Discover: An all-in-one chest x-ray analysis app.
Purpose: Rural regions across the world may have access to hospitals, but often lack the expertise to analyze radiographs and x-rays. So, to demystify and reveal the secrets of chest x-rays, we developed a web app using Flask, Tensorflow (frameworks of Python), HTML, and CSS, that features machine learning and image classification to identify different chest illnesses from an x-ray.
Our model features over 60 million parameters checking for 14 chest illnesses. It does this using two separate image classification models that are combined together to create a complete model. This model is trained using over 6,000 images (taking a total of 6 hours). This model has around 80-90 percent accuracy and even shows the probability of the top 3 illnesses based on the chest x-ray scan.
Features a fully trained and functional model trained in Kaggle and built in Python, and beautiful and functional web app using Flask framework from Python.
Developed by Andy Wang and Rishabh Oswal
How much experience does your group have? Does the project use anything (art, music, starter kits) you didn't create?
Rishabh and Andy learned to utilize TensorFlow's architecture and built an Image Classification neural network containing around 60 million parameters. The final image classification algorithm can identify up to 14 chest illnesses.
The datasets that we used for training were publicly available, and were not created by ourselves. We wrote all of the code ourselves, just used data from online to train our model.
What challenges did you encounter?
- Learning how to build an image classification model- so many parts to building the model, resulting in a model with over 60 million parameters.
- Kaggle couldn't offer enough RAM / CPU to train our model with all of our images. So, we had to adjust our model to the training dataset, resulting in a ~10 percent reduction in our model accuracy (~90 percent accuracy)
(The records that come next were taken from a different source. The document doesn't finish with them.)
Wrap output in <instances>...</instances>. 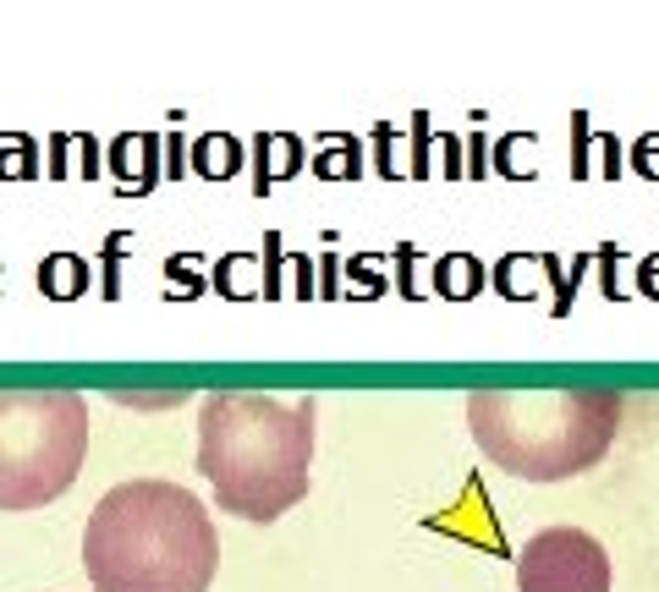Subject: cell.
Instances as JSON below:
<instances>
[{"mask_svg":"<svg viewBox=\"0 0 659 592\" xmlns=\"http://www.w3.org/2000/svg\"><path fill=\"white\" fill-rule=\"evenodd\" d=\"M517 592H610V554L582 526H544L517 554Z\"/></svg>","mask_w":659,"mask_h":592,"instance_id":"5b68a950","label":"cell"},{"mask_svg":"<svg viewBox=\"0 0 659 592\" xmlns=\"http://www.w3.org/2000/svg\"><path fill=\"white\" fill-rule=\"evenodd\" d=\"M83 570L94 592H209L220 532L193 488L138 477L94 504L83 526Z\"/></svg>","mask_w":659,"mask_h":592,"instance_id":"6da1fadb","label":"cell"},{"mask_svg":"<svg viewBox=\"0 0 659 592\" xmlns=\"http://www.w3.org/2000/svg\"><path fill=\"white\" fill-rule=\"evenodd\" d=\"M89 461V401L78 390H0V510L61 499Z\"/></svg>","mask_w":659,"mask_h":592,"instance_id":"277c9868","label":"cell"},{"mask_svg":"<svg viewBox=\"0 0 659 592\" xmlns=\"http://www.w3.org/2000/svg\"><path fill=\"white\" fill-rule=\"evenodd\" d=\"M467 428L500 472L522 483H560L588 472L610 450L621 428V395L615 390H473Z\"/></svg>","mask_w":659,"mask_h":592,"instance_id":"3957f363","label":"cell"},{"mask_svg":"<svg viewBox=\"0 0 659 592\" xmlns=\"http://www.w3.org/2000/svg\"><path fill=\"white\" fill-rule=\"evenodd\" d=\"M313 395H236L209 390L198 401V472L226 515L275 521L313 483Z\"/></svg>","mask_w":659,"mask_h":592,"instance_id":"7a4b0ae2","label":"cell"}]
</instances>
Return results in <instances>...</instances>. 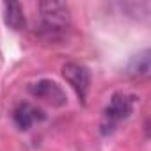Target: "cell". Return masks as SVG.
Instances as JSON below:
<instances>
[{
  "mask_svg": "<svg viewBox=\"0 0 151 151\" xmlns=\"http://www.w3.org/2000/svg\"><path fill=\"white\" fill-rule=\"evenodd\" d=\"M37 13H39V25L37 32L41 37L48 41H57L60 39L68 27H69V7L64 2H55V0H46V2L37 4Z\"/></svg>",
  "mask_w": 151,
  "mask_h": 151,
  "instance_id": "6da1fadb",
  "label": "cell"
},
{
  "mask_svg": "<svg viewBox=\"0 0 151 151\" xmlns=\"http://www.w3.org/2000/svg\"><path fill=\"white\" fill-rule=\"evenodd\" d=\"M13 119L16 123V126L20 130H29L36 121H43L45 114L41 109H37L36 105L29 103V101H22L16 105L14 112H13Z\"/></svg>",
  "mask_w": 151,
  "mask_h": 151,
  "instance_id": "5b68a950",
  "label": "cell"
},
{
  "mask_svg": "<svg viewBox=\"0 0 151 151\" xmlns=\"http://www.w3.org/2000/svg\"><path fill=\"white\" fill-rule=\"evenodd\" d=\"M62 77L75 89V93L78 94V98L82 101H86L87 91H89V84H91L89 69L86 66H82V64H77V62H68V64L62 66Z\"/></svg>",
  "mask_w": 151,
  "mask_h": 151,
  "instance_id": "3957f363",
  "label": "cell"
},
{
  "mask_svg": "<svg viewBox=\"0 0 151 151\" xmlns=\"http://www.w3.org/2000/svg\"><path fill=\"white\" fill-rule=\"evenodd\" d=\"M128 73L137 78L147 77V73H149V52L147 50H144L142 53H139L137 57L132 59V62L128 66Z\"/></svg>",
  "mask_w": 151,
  "mask_h": 151,
  "instance_id": "52a82bcc",
  "label": "cell"
},
{
  "mask_svg": "<svg viewBox=\"0 0 151 151\" xmlns=\"http://www.w3.org/2000/svg\"><path fill=\"white\" fill-rule=\"evenodd\" d=\"M29 91H30L32 96L41 98V100H46L48 103H52V105H55V107H62V105L66 103V94H64V91L60 89V86H57V84L52 82V80L43 78V80H39V82H36V84H30V86H29Z\"/></svg>",
  "mask_w": 151,
  "mask_h": 151,
  "instance_id": "277c9868",
  "label": "cell"
},
{
  "mask_svg": "<svg viewBox=\"0 0 151 151\" xmlns=\"http://www.w3.org/2000/svg\"><path fill=\"white\" fill-rule=\"evenodd\" d=\"M133 110V98L123 93H117L110 98L105 112H103V133L112 132L116 128V124L123 119H126Z\"/></svg>",
  "mask_w": 151,
  "mask_h": 151,
  "instance_id": "7a4b0ae2",
  "label": "cell"
},
{
  "mask_svg": "<svg viewBox=\"0 0 151 151\" xmlns=\"http://www.w3.org/2000/svg\"><path fill=\"white\" fill-rule=\"evenodd\" d=\"M4 18H6V23L13 30H23L25 29L23 9L18 2H6L4 4Z\"/></svg>",
  "mask_w": 151,
  "mask_h": 151,
  "instance_id": "8992f818",
  "label": "cell"
}]
</instances>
- Python interpreter was not working with Flask (multiple dependency and environment errors). So, we uninstalled python and reinstalled with correct dependencies (took 2 hours)
- Learning Flask and connecting with TensorFlow and HTML/CSS. All learnt over the course of the competition
- Designing website to figure out layout using flexboxes- Used figma to brainstorm general layout of the website, and then translated to website using Flask / HTML / CSS
- Images were difficult for the model to process due to the special format and appearance of radiographs, making them difficult to use during training - Needed to implement multi-step algorithm that processed the images first.